There are many opportunities for future investigations in medical student–run eye clinics including the retention of ophthalmic exam skills and knowledge in this or a similar program compared to students learning in traditional ophthalmology week-long electives, the experience of attending ophthalmologists who precept the clinics, patient satisfaction with care from student-run eye clinics, and cost-effectiveness of this model for medical student education and patient care relative to traditional means. Nonetheless, these preliminary results provide strong rationale for further exploration into the opportunities for student-run clinics to promote medical student education simultaneously with community health.

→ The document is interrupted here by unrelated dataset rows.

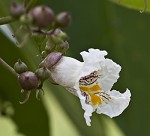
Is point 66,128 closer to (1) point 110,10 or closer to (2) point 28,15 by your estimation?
(1) point 110,10

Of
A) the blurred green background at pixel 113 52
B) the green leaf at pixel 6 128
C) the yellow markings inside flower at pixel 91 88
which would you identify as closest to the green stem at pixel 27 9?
the yellow markings inside flower at pixel 91 88

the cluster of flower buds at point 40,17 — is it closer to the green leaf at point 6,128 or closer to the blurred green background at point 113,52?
the blurred green background at point 113,52

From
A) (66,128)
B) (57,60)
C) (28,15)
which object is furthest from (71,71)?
(66,128)

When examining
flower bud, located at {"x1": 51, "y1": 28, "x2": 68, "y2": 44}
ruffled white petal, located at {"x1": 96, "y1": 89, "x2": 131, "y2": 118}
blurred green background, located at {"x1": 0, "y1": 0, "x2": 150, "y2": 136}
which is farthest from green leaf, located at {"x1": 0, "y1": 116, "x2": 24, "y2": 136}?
flower bud, located at {"x1": 51, "y1": 28, "x2": 68, "y2": 44}

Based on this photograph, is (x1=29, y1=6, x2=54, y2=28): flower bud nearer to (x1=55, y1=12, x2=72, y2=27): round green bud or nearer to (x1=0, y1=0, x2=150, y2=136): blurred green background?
(x1=55, y1=12, x2=72, y2=27): round green bud

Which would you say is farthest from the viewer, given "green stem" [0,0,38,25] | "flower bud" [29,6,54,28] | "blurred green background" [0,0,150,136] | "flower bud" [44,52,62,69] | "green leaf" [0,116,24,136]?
"green leaf" [0,116,24,136]

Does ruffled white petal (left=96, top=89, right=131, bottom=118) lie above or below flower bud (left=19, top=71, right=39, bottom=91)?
below

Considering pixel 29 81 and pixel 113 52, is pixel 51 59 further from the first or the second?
pixel 113 52
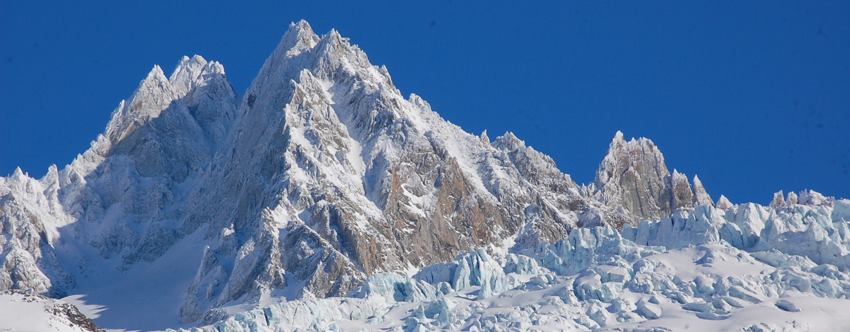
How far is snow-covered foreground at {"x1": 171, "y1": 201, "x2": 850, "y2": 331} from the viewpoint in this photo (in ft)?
553

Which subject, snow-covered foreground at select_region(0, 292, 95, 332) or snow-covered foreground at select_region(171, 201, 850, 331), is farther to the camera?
snow-covered foreground at select_region(0, 292, 95, 332)

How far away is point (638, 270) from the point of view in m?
178

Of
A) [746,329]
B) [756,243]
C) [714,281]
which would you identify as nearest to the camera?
[746,329]

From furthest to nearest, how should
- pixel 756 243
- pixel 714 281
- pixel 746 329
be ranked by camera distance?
pixel 756 243 → pixel 714 281 → pixel 746 329

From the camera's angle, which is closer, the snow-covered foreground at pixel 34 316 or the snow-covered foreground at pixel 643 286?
the snow-covered foreground at pixel 643 286

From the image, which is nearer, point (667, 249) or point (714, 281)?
point (714, 281)

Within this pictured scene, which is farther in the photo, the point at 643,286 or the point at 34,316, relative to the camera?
the point at 643,286

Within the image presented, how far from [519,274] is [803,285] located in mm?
26904

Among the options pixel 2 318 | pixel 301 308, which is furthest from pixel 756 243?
pixel 2 318

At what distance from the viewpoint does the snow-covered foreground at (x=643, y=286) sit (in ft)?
553

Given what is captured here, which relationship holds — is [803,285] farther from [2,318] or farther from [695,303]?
[2,318]

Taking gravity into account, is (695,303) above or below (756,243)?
below

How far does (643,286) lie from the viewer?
17475 centimetres

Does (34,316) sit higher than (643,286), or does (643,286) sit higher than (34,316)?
(643,286)
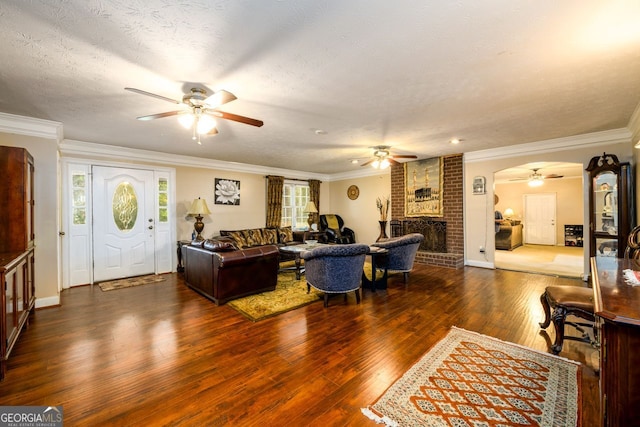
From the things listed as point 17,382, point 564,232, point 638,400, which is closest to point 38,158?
point 17,382

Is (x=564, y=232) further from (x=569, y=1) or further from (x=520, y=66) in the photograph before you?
(x=569, y=1)

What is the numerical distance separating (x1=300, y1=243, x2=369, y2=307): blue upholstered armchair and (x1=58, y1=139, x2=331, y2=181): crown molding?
3.92 metres

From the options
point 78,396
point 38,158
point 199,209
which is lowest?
point 78,396

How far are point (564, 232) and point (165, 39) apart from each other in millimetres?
11761

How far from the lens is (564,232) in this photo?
8.88 metres

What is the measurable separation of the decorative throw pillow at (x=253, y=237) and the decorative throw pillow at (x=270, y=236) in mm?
96

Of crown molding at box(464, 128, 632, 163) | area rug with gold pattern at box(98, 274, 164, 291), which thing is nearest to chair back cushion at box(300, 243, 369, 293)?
area rug with gold pattern at box(98, 274, 164, 291)

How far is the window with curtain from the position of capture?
7.88 metres

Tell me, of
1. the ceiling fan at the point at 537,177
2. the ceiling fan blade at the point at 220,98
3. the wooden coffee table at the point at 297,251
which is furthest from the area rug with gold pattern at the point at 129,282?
the ceiling fan at the point at 537,177

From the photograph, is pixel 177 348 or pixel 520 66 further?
pixel 177 348

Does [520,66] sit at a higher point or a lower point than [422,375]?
higher

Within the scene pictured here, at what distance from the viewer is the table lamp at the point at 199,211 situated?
5.56 meters

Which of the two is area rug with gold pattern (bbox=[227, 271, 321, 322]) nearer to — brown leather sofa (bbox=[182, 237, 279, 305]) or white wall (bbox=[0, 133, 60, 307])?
brown leather sofa (bbox=[182, 237, 279, 305])

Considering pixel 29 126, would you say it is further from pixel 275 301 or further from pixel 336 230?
pixel 336 230
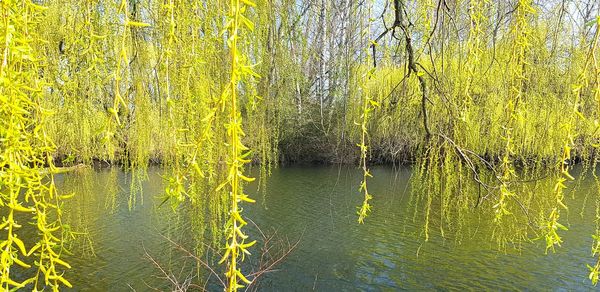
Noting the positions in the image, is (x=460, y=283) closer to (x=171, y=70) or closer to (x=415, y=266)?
(x=415, y=266)

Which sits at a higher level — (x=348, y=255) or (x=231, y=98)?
(x=231, y=98)

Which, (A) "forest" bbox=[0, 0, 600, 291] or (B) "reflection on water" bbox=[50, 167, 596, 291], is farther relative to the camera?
(B) "reflection on water" bbox=[50, 167, 596, 291]

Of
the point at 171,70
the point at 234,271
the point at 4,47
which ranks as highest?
the point at 171,70

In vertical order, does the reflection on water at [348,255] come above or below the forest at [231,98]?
below

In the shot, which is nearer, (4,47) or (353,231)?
(4,47)

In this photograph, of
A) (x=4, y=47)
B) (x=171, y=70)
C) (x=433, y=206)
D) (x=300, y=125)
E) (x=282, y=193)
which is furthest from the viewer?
(x=300, y=125)

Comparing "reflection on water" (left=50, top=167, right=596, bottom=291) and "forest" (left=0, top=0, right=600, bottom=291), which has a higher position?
"forest" (left=0, top=0, right=600, bottom=291)

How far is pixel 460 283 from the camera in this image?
458 cm

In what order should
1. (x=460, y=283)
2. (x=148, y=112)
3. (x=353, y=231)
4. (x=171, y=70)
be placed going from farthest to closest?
(x=353, y=231)
(x=460, y=283)
(x=148, y=112)
(x=171, y=70)

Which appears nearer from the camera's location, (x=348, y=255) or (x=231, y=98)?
(x=231, y=98)

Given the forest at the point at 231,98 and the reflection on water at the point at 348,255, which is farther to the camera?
the reflection on water at the point at 348,255

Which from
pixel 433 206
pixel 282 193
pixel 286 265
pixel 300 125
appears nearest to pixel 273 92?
pixel 286 265

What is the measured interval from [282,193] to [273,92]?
19.2 feet

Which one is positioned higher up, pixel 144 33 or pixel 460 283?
pixel 144 33
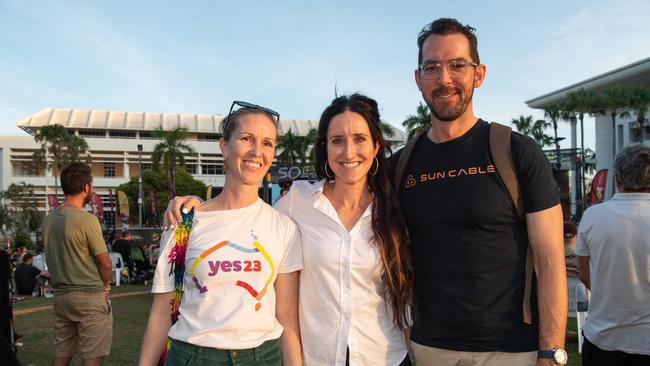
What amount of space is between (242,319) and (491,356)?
1.33 meters

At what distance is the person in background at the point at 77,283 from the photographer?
541 cm

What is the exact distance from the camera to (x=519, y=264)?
106 inches

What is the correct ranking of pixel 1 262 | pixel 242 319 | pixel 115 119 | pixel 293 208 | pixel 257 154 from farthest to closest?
pixel 115 119
pixel 1 262
pixel 293 208
pixel 257 154
pixel 242 319

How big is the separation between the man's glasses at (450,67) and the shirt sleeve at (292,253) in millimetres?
1179

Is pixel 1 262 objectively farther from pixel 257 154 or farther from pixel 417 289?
pixel 417 289

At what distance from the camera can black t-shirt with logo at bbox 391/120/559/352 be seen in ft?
8.73

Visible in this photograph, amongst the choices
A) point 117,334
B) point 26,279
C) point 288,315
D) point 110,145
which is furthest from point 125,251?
point 110,145

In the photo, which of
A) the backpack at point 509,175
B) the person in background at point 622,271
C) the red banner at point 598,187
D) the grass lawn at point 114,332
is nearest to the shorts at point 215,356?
the backpack at point 509,175

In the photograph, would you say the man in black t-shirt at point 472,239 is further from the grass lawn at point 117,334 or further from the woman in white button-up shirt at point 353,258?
the grass lawn at point 117,334

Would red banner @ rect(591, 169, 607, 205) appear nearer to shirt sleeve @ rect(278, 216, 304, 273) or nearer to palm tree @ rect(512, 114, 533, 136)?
shirt sleeve @ rect(278, 216, 304, 273)

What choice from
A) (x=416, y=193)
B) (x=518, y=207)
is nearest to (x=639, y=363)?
(x=518, y=207)

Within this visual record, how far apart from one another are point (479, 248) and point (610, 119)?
195ft

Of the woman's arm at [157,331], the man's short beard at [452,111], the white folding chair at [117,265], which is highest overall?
the man's short beard at [452,111]

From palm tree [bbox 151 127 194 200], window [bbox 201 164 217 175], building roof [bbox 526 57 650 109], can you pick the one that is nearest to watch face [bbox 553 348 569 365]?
building roof [bbox 526 57 650 109]
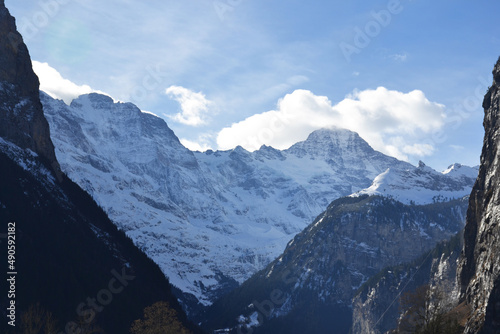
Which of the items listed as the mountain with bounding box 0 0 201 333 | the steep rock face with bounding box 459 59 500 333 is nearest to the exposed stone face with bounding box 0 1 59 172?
the mountain with bounding box 0 0 201 333

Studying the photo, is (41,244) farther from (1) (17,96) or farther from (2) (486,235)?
(2) (486,235)

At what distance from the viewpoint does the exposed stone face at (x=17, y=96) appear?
184 m

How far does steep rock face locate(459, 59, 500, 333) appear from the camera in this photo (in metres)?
85.2

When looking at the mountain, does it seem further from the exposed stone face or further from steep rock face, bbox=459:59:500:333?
steep rock face, bbox=459:59:500:333

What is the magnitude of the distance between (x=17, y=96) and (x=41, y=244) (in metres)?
56.3

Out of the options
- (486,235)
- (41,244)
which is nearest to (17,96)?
(41,244)

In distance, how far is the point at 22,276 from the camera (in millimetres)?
143125

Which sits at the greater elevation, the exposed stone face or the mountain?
the exposed stone face

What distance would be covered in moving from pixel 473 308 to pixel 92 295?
10293 centimetres

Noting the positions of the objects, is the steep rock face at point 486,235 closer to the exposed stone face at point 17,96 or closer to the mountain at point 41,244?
the mountain at point 41,244

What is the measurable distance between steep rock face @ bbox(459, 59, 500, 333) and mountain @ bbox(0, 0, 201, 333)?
63.5m

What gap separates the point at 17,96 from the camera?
191000 millimetres

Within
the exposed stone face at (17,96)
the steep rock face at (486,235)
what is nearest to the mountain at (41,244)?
the exposed stone face at (17,96)

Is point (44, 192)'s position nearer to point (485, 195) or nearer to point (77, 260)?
point (77, 260)
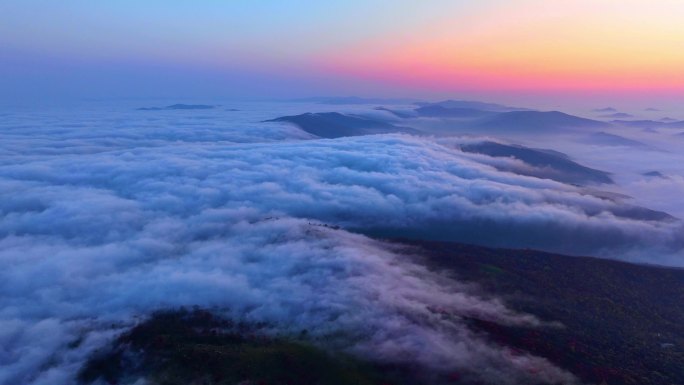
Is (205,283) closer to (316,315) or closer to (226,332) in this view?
(226,332)

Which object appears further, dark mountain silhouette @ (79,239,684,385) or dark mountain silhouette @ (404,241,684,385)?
dark mountain silhouette @ (404,241,684,385)

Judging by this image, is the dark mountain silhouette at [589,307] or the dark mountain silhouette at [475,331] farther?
the dark mountain silhouette at [589,307]

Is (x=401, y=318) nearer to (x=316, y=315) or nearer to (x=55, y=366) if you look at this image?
(x=316, y=315)

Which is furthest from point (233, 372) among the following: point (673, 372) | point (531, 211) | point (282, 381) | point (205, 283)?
point (531, 211)

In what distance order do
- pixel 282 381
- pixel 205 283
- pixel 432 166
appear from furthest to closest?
pixel 432 166 → pixel 205 283 → pixel 282 381

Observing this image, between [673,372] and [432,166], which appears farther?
[432,166]

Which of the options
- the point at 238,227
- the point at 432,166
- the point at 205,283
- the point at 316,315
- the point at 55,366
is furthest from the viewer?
the point at 432,166

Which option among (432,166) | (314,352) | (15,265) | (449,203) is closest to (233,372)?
(314,352)

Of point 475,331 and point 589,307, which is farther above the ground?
point 475,331

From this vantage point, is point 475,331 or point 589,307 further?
point 589,307
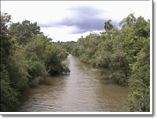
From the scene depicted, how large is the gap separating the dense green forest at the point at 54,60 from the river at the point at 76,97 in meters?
0.67

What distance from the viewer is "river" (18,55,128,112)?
49.8 ft

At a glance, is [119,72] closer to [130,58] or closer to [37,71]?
[130,58]

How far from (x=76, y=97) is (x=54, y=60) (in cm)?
1258

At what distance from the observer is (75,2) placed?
8578mm

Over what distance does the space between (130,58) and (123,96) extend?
13.3 feet

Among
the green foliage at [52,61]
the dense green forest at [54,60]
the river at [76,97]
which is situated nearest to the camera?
the dense green forest at [54,60]

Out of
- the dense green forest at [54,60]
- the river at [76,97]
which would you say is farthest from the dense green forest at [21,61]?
the river at [76,97]

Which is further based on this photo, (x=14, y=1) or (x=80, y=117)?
(x=14, y=1)

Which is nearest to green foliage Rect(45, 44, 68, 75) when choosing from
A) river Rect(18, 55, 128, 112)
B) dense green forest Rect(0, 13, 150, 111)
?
dense green forest Rect(0, 13, 150, 111)

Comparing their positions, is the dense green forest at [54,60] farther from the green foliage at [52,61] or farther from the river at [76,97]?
the river at [76,97]

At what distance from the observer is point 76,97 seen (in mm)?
18391

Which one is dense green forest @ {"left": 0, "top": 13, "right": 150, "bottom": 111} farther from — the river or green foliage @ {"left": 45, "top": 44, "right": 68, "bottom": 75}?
the river

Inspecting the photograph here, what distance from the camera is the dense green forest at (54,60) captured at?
12219 mm

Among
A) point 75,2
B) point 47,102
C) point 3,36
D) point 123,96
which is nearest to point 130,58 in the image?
point 123,96
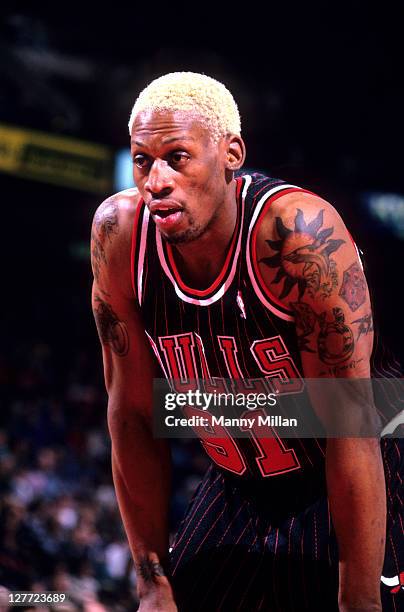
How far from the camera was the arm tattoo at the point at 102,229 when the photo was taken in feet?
7.77

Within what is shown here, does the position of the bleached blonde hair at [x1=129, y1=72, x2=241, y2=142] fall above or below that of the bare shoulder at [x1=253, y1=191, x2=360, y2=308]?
above

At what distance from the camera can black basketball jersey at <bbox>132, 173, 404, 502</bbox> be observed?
7.09 feet

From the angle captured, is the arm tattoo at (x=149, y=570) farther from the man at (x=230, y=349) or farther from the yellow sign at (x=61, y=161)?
the yellow sign at (x=61, y=161)

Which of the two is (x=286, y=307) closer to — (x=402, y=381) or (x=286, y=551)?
(x=402, y=381)

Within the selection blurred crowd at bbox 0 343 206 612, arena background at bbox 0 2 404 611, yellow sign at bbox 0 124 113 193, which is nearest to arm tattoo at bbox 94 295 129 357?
blurred crowd at bbox 0 343 206 612

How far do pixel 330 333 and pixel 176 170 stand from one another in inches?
20.9

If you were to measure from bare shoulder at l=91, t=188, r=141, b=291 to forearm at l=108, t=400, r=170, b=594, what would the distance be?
42cm

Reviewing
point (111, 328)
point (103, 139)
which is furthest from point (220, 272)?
point (103, 139)

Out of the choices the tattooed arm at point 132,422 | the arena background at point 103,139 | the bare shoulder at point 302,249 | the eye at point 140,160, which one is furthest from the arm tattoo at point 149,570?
the arena background at point 103,139

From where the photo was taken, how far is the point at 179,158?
205cm

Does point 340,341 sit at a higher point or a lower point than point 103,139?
lower

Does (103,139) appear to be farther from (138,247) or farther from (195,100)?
(195,100)

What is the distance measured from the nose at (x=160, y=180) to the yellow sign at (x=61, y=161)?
33.0 ft

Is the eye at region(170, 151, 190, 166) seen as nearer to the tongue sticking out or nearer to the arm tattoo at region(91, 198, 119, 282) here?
the tongue sticking out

True community building occurs as medical students donate their time and energy to caring for the underserved while the patients provide a service to the students by allowing them to hone their eye examination, diagnosis, and management skills.

Acknowledgment

The authors would like to thank Chris Wagner and the staff of St Joseph’s Neighborhood Center for their support and assistance with data collection.

Disclosure

The authors report no conflicts of interest in this work.